■ Extracted entries:
════════════════════

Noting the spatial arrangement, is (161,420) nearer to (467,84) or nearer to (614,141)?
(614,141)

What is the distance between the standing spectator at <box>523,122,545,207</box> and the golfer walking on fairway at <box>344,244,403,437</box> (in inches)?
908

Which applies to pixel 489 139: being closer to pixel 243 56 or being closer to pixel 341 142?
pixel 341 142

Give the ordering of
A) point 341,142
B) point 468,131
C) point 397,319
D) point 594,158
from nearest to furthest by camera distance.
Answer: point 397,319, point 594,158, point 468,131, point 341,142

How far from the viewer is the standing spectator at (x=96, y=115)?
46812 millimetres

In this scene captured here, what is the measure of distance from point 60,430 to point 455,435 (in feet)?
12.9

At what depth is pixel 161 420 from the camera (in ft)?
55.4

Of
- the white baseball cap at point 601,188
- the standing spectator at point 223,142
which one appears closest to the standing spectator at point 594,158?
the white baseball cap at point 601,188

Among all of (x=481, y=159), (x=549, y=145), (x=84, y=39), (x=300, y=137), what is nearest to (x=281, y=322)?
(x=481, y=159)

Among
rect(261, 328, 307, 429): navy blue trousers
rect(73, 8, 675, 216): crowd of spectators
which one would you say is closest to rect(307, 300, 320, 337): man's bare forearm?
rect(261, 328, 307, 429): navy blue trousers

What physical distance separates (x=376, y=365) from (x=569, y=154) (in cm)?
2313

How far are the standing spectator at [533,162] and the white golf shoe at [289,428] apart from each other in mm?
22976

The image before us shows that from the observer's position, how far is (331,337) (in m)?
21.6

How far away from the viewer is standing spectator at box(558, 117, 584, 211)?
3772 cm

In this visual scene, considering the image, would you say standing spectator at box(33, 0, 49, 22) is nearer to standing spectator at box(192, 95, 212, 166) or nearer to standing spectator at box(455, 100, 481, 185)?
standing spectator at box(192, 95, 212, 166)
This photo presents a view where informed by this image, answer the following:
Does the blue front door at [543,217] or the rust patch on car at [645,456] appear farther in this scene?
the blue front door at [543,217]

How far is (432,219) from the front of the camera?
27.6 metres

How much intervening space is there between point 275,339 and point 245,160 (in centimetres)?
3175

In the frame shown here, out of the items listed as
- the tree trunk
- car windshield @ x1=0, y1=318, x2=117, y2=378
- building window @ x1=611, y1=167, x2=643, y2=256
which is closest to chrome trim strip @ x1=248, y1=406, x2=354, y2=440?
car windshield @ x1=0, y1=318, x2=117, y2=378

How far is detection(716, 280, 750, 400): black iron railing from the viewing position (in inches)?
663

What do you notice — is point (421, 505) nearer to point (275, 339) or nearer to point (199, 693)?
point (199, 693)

════════════════════

■ Written exercise:
Print all of the entries exactly as they appear.

■ Exercise answer:
Noting the spatial arrangement, is (161,420) nearer to (467,84) or nearer to (614,141)?
(614,141)

What is the distance between the standing spectator at <box>523,122,545,207</box> and the golfer walking on fairway at <box>344,244,403,437</box> (in inches)?
908

Which applies to pixel 489 139: being closer to pixel 243 56 or being closer to pixel 341 142?
pixel 341 142

Give the ordering of
A) point 341,142
B) point 468,131
C) point 397,319
D) point 594,158
from nearest to furthest by camera distance.
Answer: point 397,319, point 594,158, point 468,131, point 341,142

How far from the viewer is the standing spectator at (x=96, y=115)?
46812 millimetres

In this scene captured here, what is the measure of distance from point 60,430 to point 455,435 (in feet)?
12.9

At what depth is pixel 161 420 from the camera (in ft)?
55.4

Of
- the white baseball cap at point 601,188
- the standing spectator at point 223,142
which one appears closest to the standing spectator at point 594,158?
the white baseball cap at point 601,188

Among all of (x=481, y=159), (x=549, y=145), (x=84, y=39), (x=300, y=137), what is nearest to (x=281, y=322)?
(x=481, y=159)

Among
rect(261, 328, 307, 429): navy blue trousers
rect(73, 8, 675, 216): crowd of spectators
which one would you say is closest to rect(307, 300, 320, 337): man's bare forearm?
rect(261, 328, 307, 429): navy blue trousers

What physical distance separates (x=376, y=365) from (x=569, y=154) (in cm)?
2313

How far are the standing spectator at [533,162] and the white golf shoe at [289,428] apart from each other in mm?
22976

The image before us shows that from the observer's position, how far is (331,337) (in m)?
21.6

How far away from the viewer is standing spectator at box(558, 117, 584, 211)?
3772 cm

In this visual scene, considering the image, would you say standing spectator at box(33, 0, 49, 22) is nearer to standing spectator at box(192, 95, 212, 166) or nearer to standing spectator at box(455, 100, 481, 185)?
standing spectator at box(192, 95, 212, 166)
This photo presents a view where informed by this image, answer the following:
Does the blue front door at [543,217] or the rust patch on car at [645,456] appear farther in this scene?
the blue front door at [543,217]

How far is (432,219) from the front of the camera?
27.6 metres

How much intervening space is there between point 275,339 and point 245,160 (in centimetres)?
3175

In the frame shown here, out of the items listed as
- the tree trunk
- car windshield @ x1=0, y1=318, x2=117, y2=378
- building window @ x1=611, y1=167, x2=643, y2=256
which is closest to chrome trim strip @ x1=248, y1=406, x2=354, y2=440?
car windshield @ x1=0, y1=318, x2=117, y2=378

How far is detection(716, 280, 750, 400): black iron railing from the viewing position (in inches)?
663

What do you notice — is point (421, 505) nearer to point (275, 339) or nearer to point (199, 693)?
point (199, 693)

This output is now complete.